• [Liste des tâches]:
A – D'après le texte sur la crise du champagne, combien de bouteilles ont été expédiées en 2024 ?
B – Reproduisez mot pour mot le passage du texte sur la crise du champagne qui va de « Des problèmes sociétaux » à « peuvent plus ignorer. ».

• [Texte fourni]:
________________________________________

✍️ Par l’Intersyndicat CGT du champagne
📅 Publié le 24 mars 2025
⏱ Temps de lecture 8 mn
Face à la crise qui secoue la filière Champagne, les dirigeants semblent nier l’évidence : baisse des ventes, hausse des prix, conditions de travail indignes… Faut-il y voir un simple phénomène de « Champagne Bashing » ou plutôt les conséquences de choix économiques déconnectés des réalités sociales et environnementales ? Découvrez dans cet article pourquoi l’Intersyndicat CGT du Champagne plaide pour un modèle de production plus vertueux, fondé sur des emplois pérennes et mieux rémunérés, afin de garantir l’avenir du Champagne et redonner du sens à son image de prestige.
Champagne Bashing ou déni ?
La question du « Champagne Bashing », abordée dans l’article de Sophie Claeys, souligne un phénomène de critique croissante envers le champagne. Si l’auteur plaide pour une atténuation des reproches formulés contre cette icône du vin effervescent, les arguments qu’elle avance occultent une réalité économique et commerciale incontournable : le champagne est bel et bien confronté à une crise structurelle que ses dirigeants semblent nier.
Une réalité économique alarmante
L’article de Jean-Marie Cardebat expose une baisse significative des ventes de champagne au cours des deux dernières années : 325 millions de bouteilles expédiées en 2022 contre seulement 271 millions en 2024. Cette chute des volumes est couplée à une hausse vertigineuse des prix (+40 % en trois ans), difficilement justifiable par une amélioration équivalente de la qualité. Cette politique tarifaire, visant à positionner le champagne comme un produit de luxe, a entraîné un rejet de la part des consommateurs, notamment chez les jeunes américains qui préfèrent aujourd’hui des alternatives comme le Prosecco ou les pétillants anglais.
Si Sophie Claeys tente d’atténuer ces faits en justifiant les hausses de prix par des coûts de production accrus et des investissements écologiques, elle occulte la perception des consommateurs. Pour ces derniers, la valeur perçue du champagne ne s’aligne plus sur son prix, ce qui alimente un rejet grandissant.
Une déconnexion face à la concurrence
L’article de Cardebat met en lumière un autre facteur décisif : la standardisation croissante du champagne. Les grandes maisons de Champagne ont progressivement marginalisé les vignerons indépendants, qui ne représentent plus que 18 % de la production (contre 25 % en 2000). Cette industrialisation, combinée à une hausse des prix, donne une impression de banalisation du produit, à l’opposé des valeurs d’authenticité et d’exclusivité recherchées dans le secteur du luxe.
Or, cette stratégie de standardisation contraste fortement avec les approches plus innovantes et qualitatives de certains concurrents, comme le Crémant ou le Franciacorta italien, qui gagnent en popularité.
Des problèmes sociétaux occultés
Enfin, Sophie Claeys minimise les controverses sociales et environnementales qui pèsent sur la filière. Les conditions de travail lors des vendanges, dénoncées après plusieurs décès en 2023, illustrent une crise sociale profonde. De plus, le retard de la Champagne dans la conversion au bio et le bilan carbone défavorable lié à ses bouteilles lourdes sont des enjeux que les acteurs de la filière ne peuvent plus ignorer.

________________________________________

• [Données fournies]:
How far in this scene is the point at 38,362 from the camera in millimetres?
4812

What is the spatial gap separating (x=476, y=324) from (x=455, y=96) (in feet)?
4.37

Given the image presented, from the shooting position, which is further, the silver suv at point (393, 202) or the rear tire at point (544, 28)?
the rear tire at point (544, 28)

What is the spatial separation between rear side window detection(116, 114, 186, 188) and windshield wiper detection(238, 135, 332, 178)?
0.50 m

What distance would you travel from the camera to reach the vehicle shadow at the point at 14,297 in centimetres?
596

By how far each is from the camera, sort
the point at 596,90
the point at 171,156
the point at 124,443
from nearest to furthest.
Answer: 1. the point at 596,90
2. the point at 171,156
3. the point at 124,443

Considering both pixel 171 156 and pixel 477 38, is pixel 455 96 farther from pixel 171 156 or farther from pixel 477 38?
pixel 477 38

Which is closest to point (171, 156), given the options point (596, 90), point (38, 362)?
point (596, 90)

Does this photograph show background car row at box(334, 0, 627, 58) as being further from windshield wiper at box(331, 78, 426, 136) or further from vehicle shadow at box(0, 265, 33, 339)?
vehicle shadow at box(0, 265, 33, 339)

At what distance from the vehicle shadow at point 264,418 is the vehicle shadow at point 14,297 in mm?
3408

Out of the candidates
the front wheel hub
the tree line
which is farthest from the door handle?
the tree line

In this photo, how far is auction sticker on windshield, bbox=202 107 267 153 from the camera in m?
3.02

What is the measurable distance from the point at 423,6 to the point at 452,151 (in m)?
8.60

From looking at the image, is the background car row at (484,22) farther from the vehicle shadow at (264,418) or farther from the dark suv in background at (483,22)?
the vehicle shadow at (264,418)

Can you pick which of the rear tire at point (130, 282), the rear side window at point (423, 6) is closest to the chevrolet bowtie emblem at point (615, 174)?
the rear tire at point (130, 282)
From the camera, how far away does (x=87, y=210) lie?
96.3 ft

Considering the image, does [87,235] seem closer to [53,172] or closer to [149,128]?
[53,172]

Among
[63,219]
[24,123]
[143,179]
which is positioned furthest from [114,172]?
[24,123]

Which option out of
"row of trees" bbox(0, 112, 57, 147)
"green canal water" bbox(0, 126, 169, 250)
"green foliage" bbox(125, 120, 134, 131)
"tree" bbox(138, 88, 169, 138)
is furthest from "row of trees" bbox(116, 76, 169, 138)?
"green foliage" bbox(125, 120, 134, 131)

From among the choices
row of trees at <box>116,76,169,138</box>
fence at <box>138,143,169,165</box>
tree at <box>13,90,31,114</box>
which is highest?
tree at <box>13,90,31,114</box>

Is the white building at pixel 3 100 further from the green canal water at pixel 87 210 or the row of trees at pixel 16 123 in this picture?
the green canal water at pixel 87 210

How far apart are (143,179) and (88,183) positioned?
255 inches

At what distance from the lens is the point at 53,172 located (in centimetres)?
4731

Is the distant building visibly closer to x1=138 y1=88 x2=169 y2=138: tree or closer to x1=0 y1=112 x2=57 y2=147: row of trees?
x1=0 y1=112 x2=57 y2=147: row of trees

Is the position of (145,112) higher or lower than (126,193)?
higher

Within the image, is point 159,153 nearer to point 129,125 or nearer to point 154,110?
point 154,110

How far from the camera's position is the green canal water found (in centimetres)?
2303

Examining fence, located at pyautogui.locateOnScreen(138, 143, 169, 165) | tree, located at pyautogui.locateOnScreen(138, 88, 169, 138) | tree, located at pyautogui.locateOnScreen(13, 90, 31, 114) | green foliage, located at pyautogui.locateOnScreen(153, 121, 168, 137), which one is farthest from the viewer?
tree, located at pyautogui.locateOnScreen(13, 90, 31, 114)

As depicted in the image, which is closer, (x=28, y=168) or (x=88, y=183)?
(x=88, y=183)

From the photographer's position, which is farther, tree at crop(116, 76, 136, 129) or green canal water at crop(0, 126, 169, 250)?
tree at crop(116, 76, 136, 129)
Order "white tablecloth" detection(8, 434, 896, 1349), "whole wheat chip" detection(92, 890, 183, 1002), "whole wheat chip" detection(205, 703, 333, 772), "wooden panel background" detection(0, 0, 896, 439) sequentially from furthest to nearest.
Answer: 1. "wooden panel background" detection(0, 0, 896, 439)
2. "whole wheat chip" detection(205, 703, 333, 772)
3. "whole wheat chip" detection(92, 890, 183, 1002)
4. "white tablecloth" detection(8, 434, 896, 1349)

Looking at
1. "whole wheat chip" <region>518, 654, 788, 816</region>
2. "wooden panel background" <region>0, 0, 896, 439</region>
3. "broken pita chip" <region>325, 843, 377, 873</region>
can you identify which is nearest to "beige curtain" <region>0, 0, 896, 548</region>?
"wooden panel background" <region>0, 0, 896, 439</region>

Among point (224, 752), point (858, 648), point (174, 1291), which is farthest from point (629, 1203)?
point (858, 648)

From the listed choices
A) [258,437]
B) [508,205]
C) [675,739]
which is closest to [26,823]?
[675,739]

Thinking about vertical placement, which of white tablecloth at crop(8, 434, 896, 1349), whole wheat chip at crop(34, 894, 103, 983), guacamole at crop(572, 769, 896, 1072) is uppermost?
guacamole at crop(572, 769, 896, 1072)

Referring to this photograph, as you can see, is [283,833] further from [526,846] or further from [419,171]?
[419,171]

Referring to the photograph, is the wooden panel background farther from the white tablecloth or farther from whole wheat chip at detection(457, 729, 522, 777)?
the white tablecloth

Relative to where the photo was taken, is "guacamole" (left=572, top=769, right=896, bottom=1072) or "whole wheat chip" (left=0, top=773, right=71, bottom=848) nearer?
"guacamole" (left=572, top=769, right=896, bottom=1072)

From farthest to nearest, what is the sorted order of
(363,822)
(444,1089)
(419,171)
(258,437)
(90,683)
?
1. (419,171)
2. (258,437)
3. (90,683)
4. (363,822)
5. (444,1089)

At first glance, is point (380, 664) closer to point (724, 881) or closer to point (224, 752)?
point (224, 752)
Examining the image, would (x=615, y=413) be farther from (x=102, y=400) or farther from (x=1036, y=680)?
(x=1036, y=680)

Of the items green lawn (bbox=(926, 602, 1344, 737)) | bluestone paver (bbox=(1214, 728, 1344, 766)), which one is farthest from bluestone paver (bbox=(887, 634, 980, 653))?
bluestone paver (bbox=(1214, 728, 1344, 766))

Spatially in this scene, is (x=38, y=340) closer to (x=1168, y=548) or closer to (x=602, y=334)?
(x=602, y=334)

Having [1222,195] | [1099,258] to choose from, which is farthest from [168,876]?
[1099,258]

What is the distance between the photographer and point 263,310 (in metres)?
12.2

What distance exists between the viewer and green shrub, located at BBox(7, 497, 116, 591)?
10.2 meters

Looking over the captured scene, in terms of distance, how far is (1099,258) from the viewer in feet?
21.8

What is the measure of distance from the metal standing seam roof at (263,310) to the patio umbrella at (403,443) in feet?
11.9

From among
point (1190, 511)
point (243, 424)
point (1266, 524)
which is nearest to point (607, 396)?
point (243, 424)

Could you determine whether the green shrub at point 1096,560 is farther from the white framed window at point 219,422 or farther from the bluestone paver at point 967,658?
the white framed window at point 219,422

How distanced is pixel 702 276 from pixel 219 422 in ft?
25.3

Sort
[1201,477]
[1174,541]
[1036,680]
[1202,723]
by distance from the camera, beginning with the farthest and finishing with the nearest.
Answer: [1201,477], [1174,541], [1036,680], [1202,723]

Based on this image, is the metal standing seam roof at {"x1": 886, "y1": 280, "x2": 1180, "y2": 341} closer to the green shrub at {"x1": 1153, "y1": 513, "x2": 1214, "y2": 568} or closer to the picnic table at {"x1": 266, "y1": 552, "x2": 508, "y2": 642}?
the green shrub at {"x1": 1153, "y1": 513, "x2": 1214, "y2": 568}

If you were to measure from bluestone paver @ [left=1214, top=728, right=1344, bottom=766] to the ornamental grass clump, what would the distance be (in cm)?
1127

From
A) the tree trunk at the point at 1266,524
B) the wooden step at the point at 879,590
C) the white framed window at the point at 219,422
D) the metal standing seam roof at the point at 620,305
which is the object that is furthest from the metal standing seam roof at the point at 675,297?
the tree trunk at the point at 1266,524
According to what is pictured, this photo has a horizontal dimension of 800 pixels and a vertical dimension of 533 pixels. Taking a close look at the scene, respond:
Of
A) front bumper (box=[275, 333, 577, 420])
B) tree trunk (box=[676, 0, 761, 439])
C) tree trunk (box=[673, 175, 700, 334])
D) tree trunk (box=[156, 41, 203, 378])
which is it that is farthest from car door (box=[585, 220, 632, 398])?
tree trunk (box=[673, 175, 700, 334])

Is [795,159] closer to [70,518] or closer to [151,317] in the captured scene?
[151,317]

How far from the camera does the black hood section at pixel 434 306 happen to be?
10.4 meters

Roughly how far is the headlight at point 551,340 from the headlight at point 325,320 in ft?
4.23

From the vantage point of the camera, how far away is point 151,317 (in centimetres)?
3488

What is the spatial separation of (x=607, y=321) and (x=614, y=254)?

________________________________________

• [Réponses attendues]:
A – 271 millions de bouteilles.

B –
Des problèmes sociétaux occultés
Enfin, Sophie Claeys minimise les controverses sociales et environnementales qui pèsent sur la filière. Les conditions de travail lors des vendanges, dénoncées après plusieurs décès en 2023, illustrent une crise sociale profonde. De plus, le retard de la Champagne dans la conversion au bio et le bilan carbone défavorable lié à ses bouteilles lourdes sont des enjeux que les acteurs de la filière ne peuvent plus ignorer.